Microsoft has released versions of its Office Lens mobile application for desktops, tablets and HoloLens headsets running Windows 10.
The app, initially released on Windows Phone in 2014 and later on for iOS and Android devices, allows users to turn photographs containing text into editable documents.
Users can take a photo of items such as a whiteboard, a business card or a restaurant menu from any angle, and the app automatically trims and enhances the pictures and makes them readable. It can save an image as a Word or OneNote file, PowerPoint presentation or PDF.

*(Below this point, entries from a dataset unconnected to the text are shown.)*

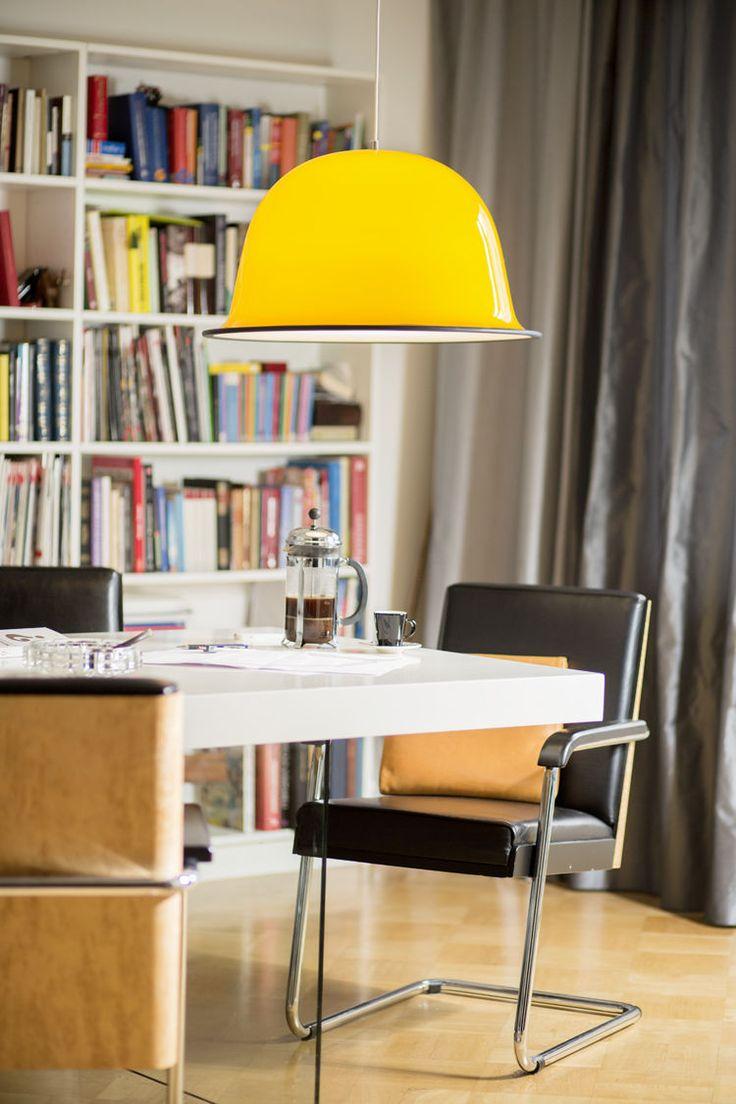 Kotimaisen Kera Interiorin Stan-riippuvalaisin raikkaan keltaisena.   http://www.valotorni.fi/product/15385/stan-riippuvalaisin-e27-60-keltainen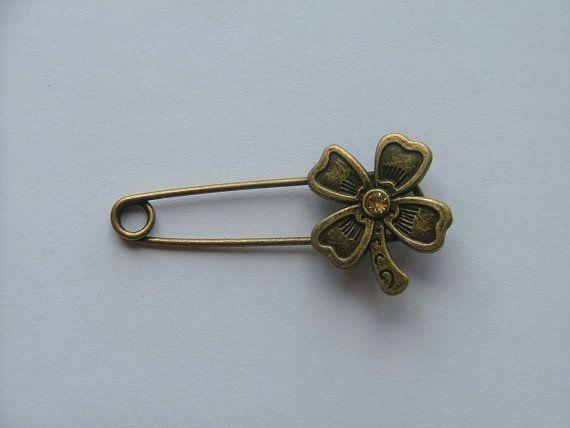 Four leaf clover  shawl / kilt pin by TheIrishKnittingRoom on Etsy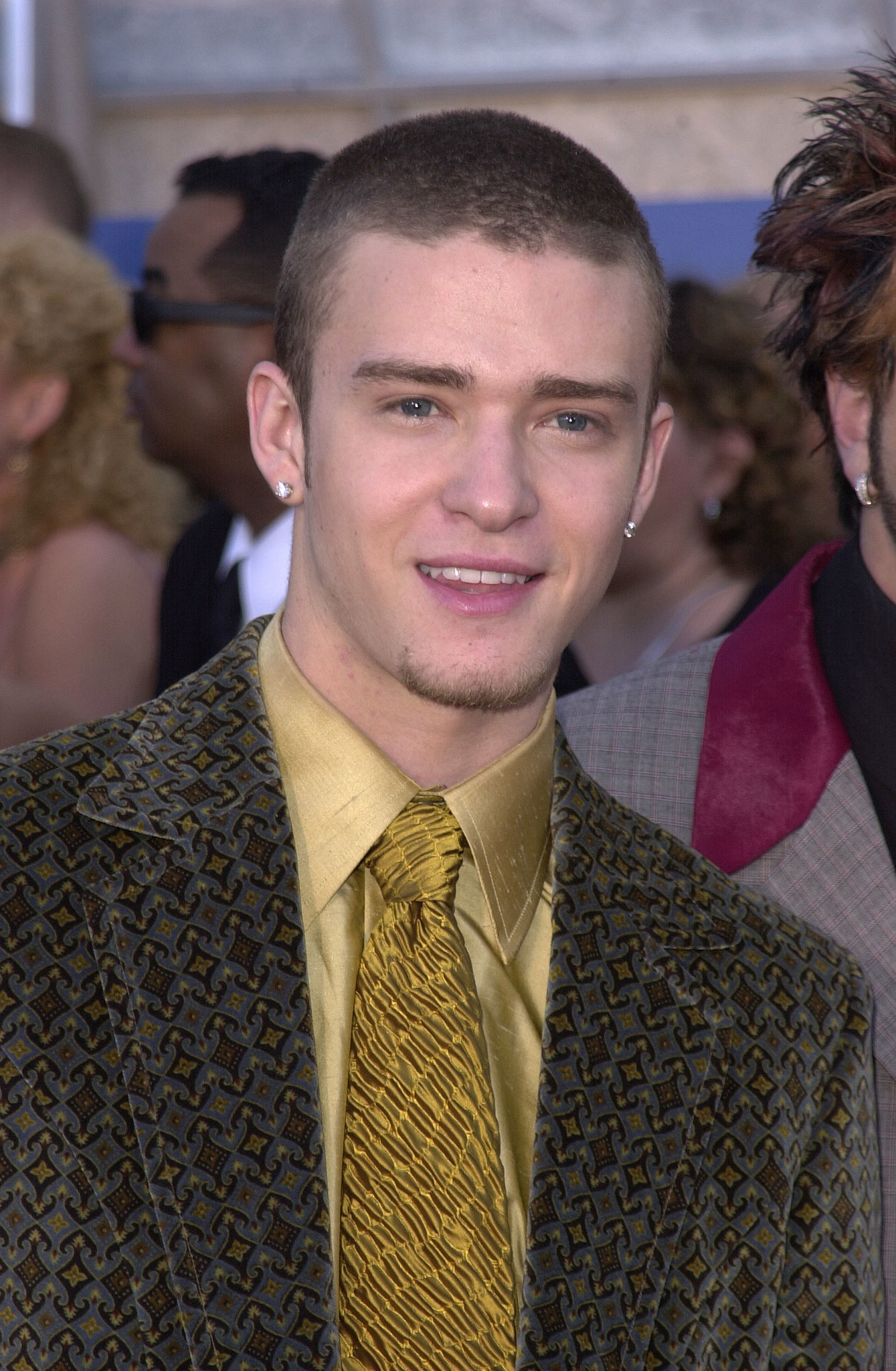 Justin was a suit-and-tie enthusiast even during his days with *NSYNC   — he wore his mustard-yellow combo to the Grammys in 2001.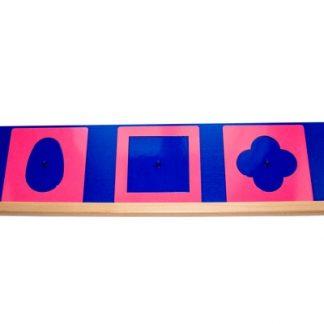 Los encajes metálicos Montessori son unas plantillas metálicas con las que el niño/a se inicia en la preescritura.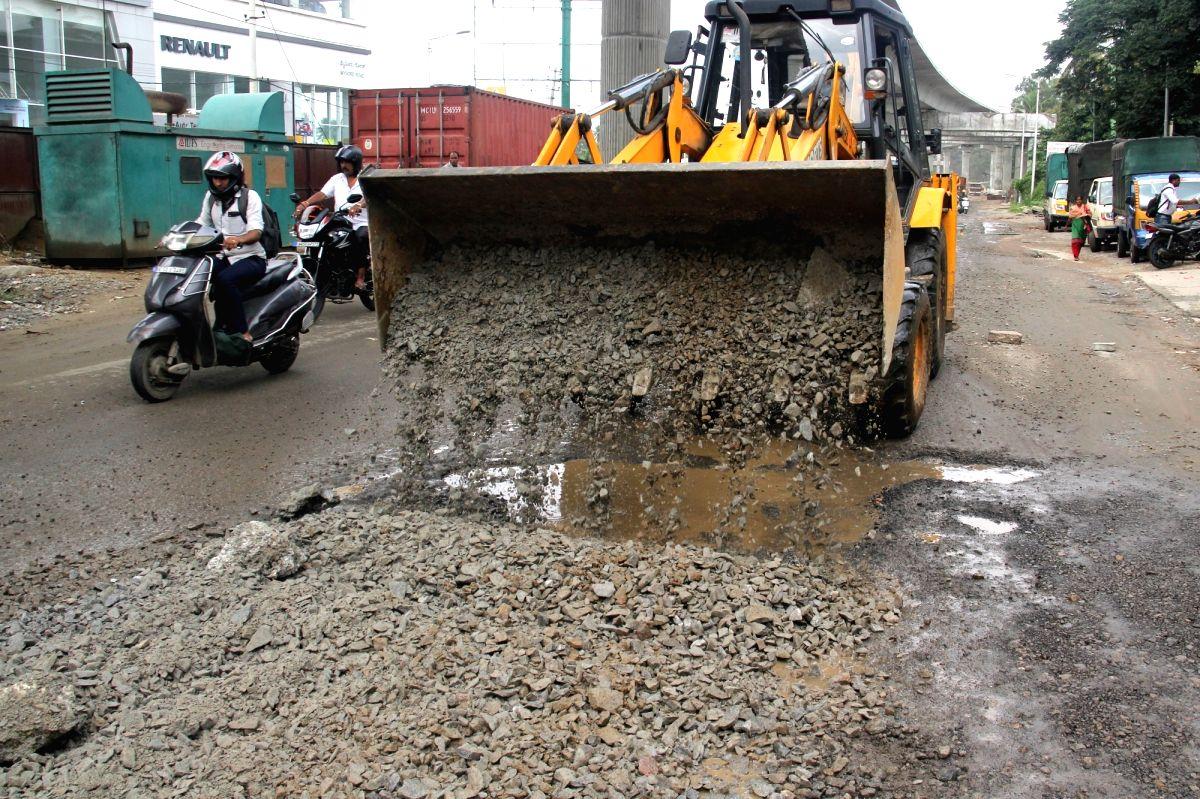 K'taka govt orders road audit to ensure pothole-free roads in B'luru.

Images such as till receipts can be converted into searchable PDF files, meaning the user doesn’t have to take the paper receipt with them after purchasing an item or eating at a restaurant.
Text contained in the document is automatically made machine-readable using optical character recognition.
The desktop version applies the same features to content such as scanned documents or screenshots, Microsoft said.
Office Lens has now also been better integrated with Office 365, Microsoft’s suite of cloud-based productivity and collaboration tools.
That means users can save Office Lens images to Microsoft’s OneDrive cloud storage system, making the text they contain searchable from Windows PCs, according to Microsoft.
The new version uses Microsoft’s Universal Windows Platform (UWP) format, which was introduced with Windows 10 and is intended to provide an architecture that works across Windows desktop and mobile devices.
Last year Microsoft announced “bridge” tools intended to encourage developers to convert their millions of existing Windows desktop programs to UWP, and earlier this week the company said the first handful of such programs had appeared on the Windows Store.